Grevillea hockingsii
- Conservation status: Vulnerable (NCA)

Scientific classification
- Kingdom: Plantae
- Clade: Embryophytes
- Clade: Tracheophytes
- Clade: Angiosperms
- Clade: Eudicots
- Order: Proteales
- Family: Proteaceae
- Genus: Grevillea
- Species: G. hockingsii
- Binomial name: Grevillea hockingsii Molyneux & Olde

= Grevillea hockingsii =

- Genus: Grevillea
- Species: hockingsii
- Authority: Molyneux & Olde
- Conservation status: VU

Species of shrub endemic to Queensland, Australia

Grevillea hockingsii is a species of flowering plant in the family Proteaceae and is endemic to south-eastern Queensland. It is an erect shrub with oblong to narrowly elliptic leaves and clusters of reddish-pink flowers.

==Description==
Grevillea hockingsii is a dense, erect shrub that typically grows to a height of 1.5–2 m high and has ascending, silky-hairy branchlets. Its adult leaves are oblong to narrowly elliptic, 40–140 mm long and 4–18 mm wide. The lower surface of the leaves is silky-hairy. The flowers are arranged in leaf axils or on the stems in clusters of two to ten 15–22 mm long on a rachis 2–5 mm long, each flower on a pedicel about 4 mm long.
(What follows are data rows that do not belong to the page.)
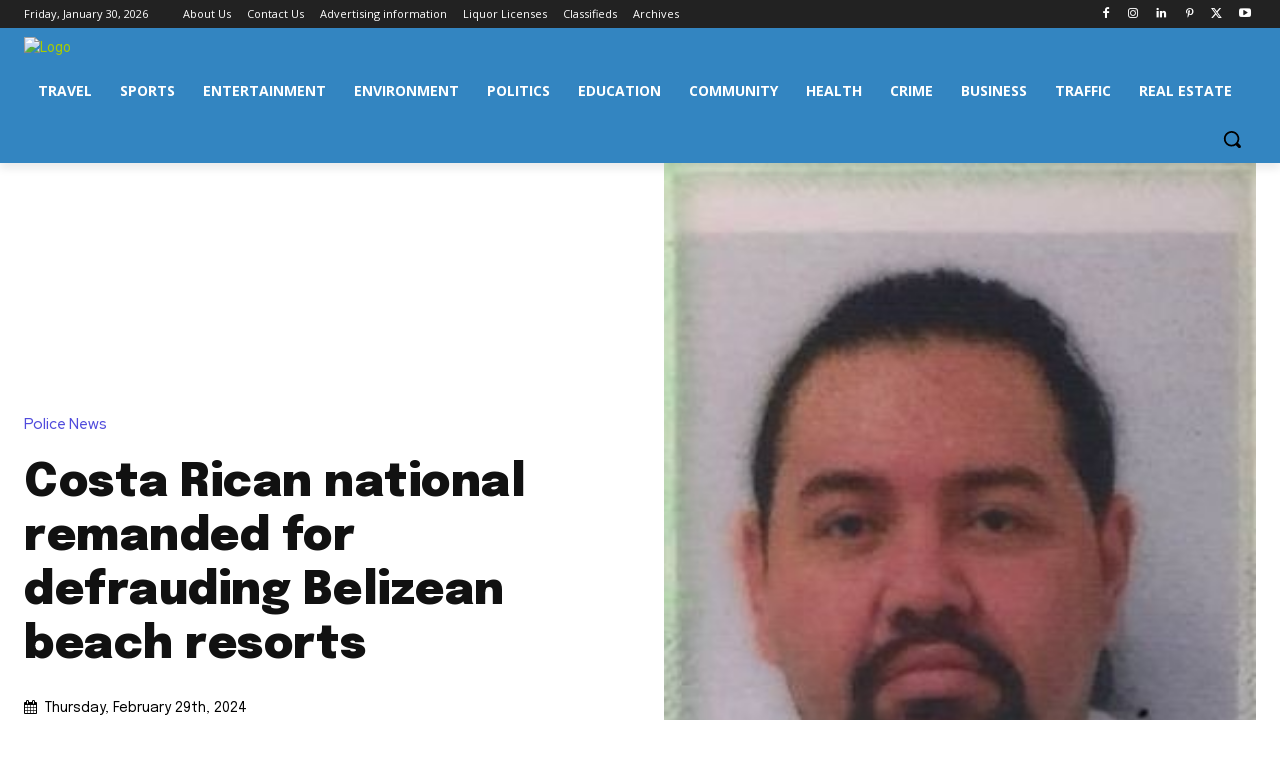

--- FILE ---
content_type: text/html; charset=utf-8
request_url: https://www.google.com/recaptcha/api2/aframe
body_size: 268
content:
<!DOCTYPE HTML><html><head><meta http-equiv="content-type" content="text/html; charset=UTF-8"></head><body><script nonce="fvhVrTL0HHWlkSxf4DJ7bw">/** Anti-fraud and anti-abuse applications only. See google.com/recaptcha */ try{var clients={'sodar':'https://pagead2.googlesyndication.com/pagead/sodar?'};window.addEventListener("message",function(a){try{if(a.source===window.parent){var b=JSON.parse(a.data);var c=clients[b['id']];if(c){var d=document.createElement('img');d.src=c+b['params']+'&rc='+(localStorage.getItem("rc::a")?sessionStorage.getItem("rc::b"):"");window.document.body.appendChild(d);sessionStorage.setItem("rc::e",parseInt(sessionStorage.getItem("rc::e")||0)+1);localStorage.setItem("rc::h",'1769822918576');}}}catch(b){}});window.parent.postMessage("_grecaptcha_ready", "*");}catch(b){}</script></body></html>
The flowers are reddish pink, hairy and slightly rust-coloured, the pistil 13–17.5 mm long. Flowering mainly occurs from June to December and the fruit is an elliptic to narrowly oval follicle 20–36 mm long.

==Taxonomy==
Grevillea hockingsii was first formally described in 2008 by Bill Molyneux and Peter M. Olde in the journal Telopea from specimens collected in the Coominglah State Forest, Queensland in 1989. The specific epithet (hockingsii) honours Francis David Hockings who discovered the species in 1983.

==Distribution and habitat==
This grevillea grows in the shrubby understorey of woodland or open forest in a three disjunct areas in south-eastern Queensland.

==Conservation status==
Grevillea hockingsii is listed as 'Vulnerable' under the Queensland Government Nature Conservation Act 1992.